*RECORDED INFORMATION*.
# # #

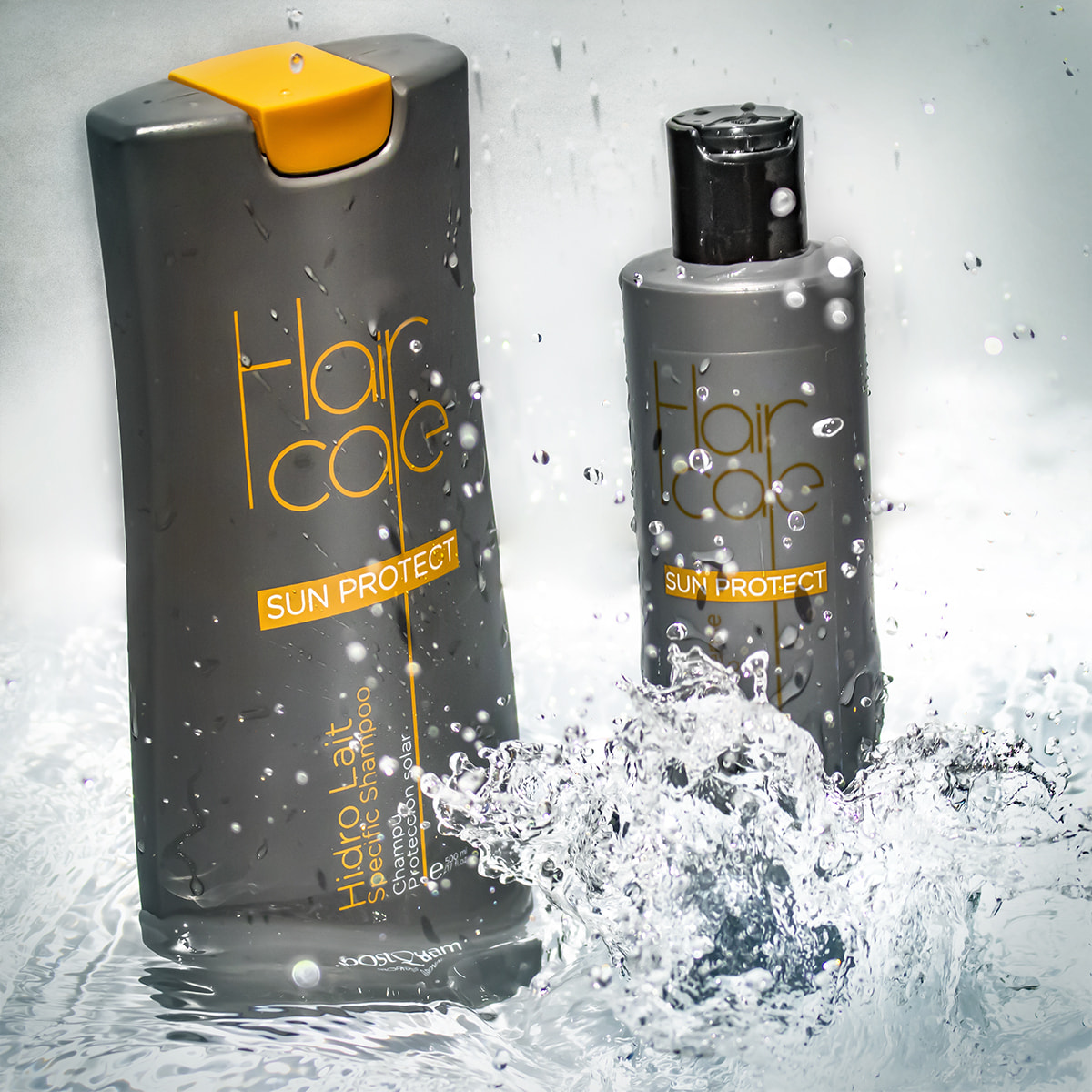 Specific shampoo hidro sun defense 500 ml.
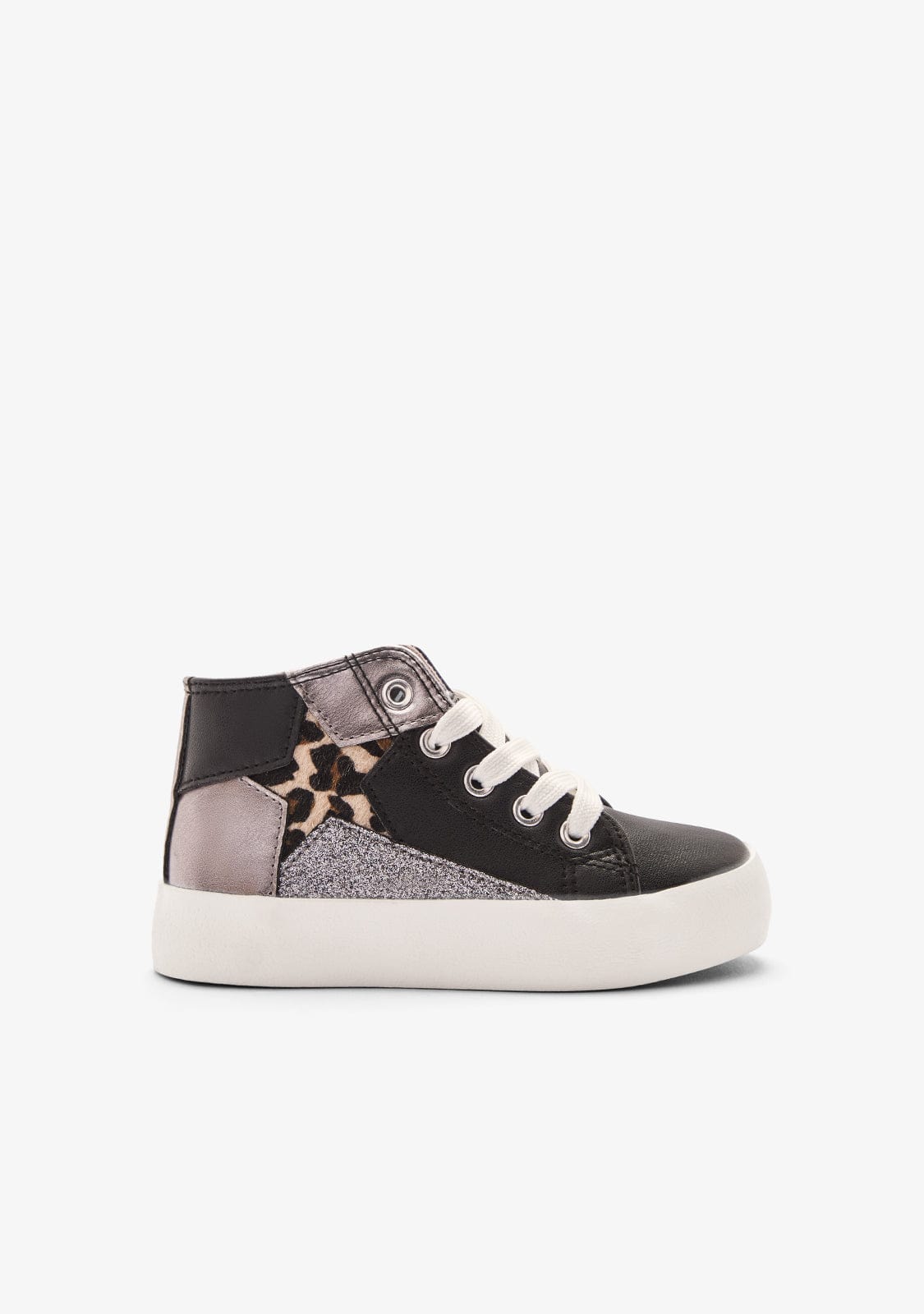 CONGUITOS ZAPATOS / SNEAKERS / BASKET Black Star High Sneakers
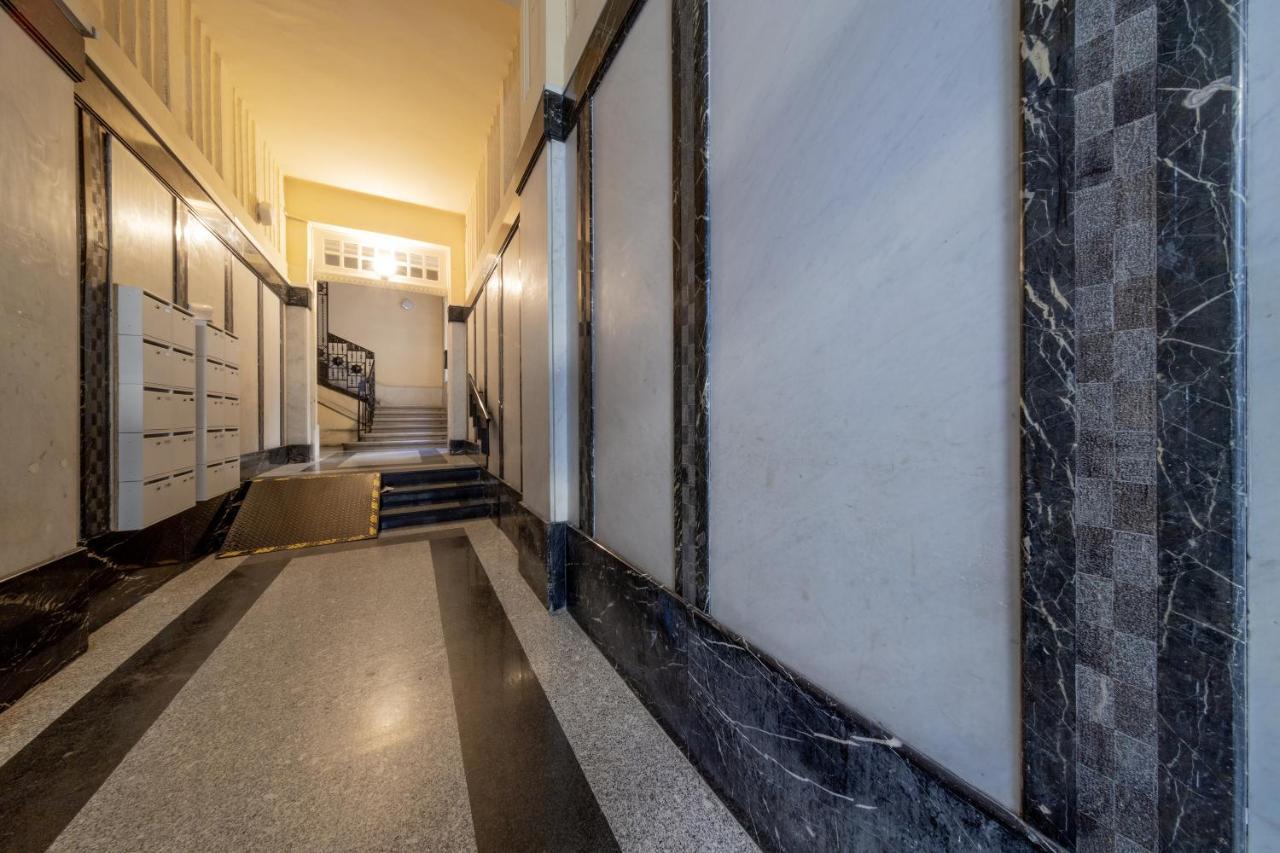 Elisabeth Apartment On Vaci Street Budapest Exterior foto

# # #

*REQUIREMENT*. Return every line of the data above exactly, and omit all pictures.

*RESPONSE TO THE EXERCISE*.
 Specific shampoo hidro sun defense 500 ml.
 CONGUITOS ZAPATOS / SNEAKERS / BASKET Black Star High Sneakers
 Elisabeth Apartment On Vaci Street Budapest Exterior foto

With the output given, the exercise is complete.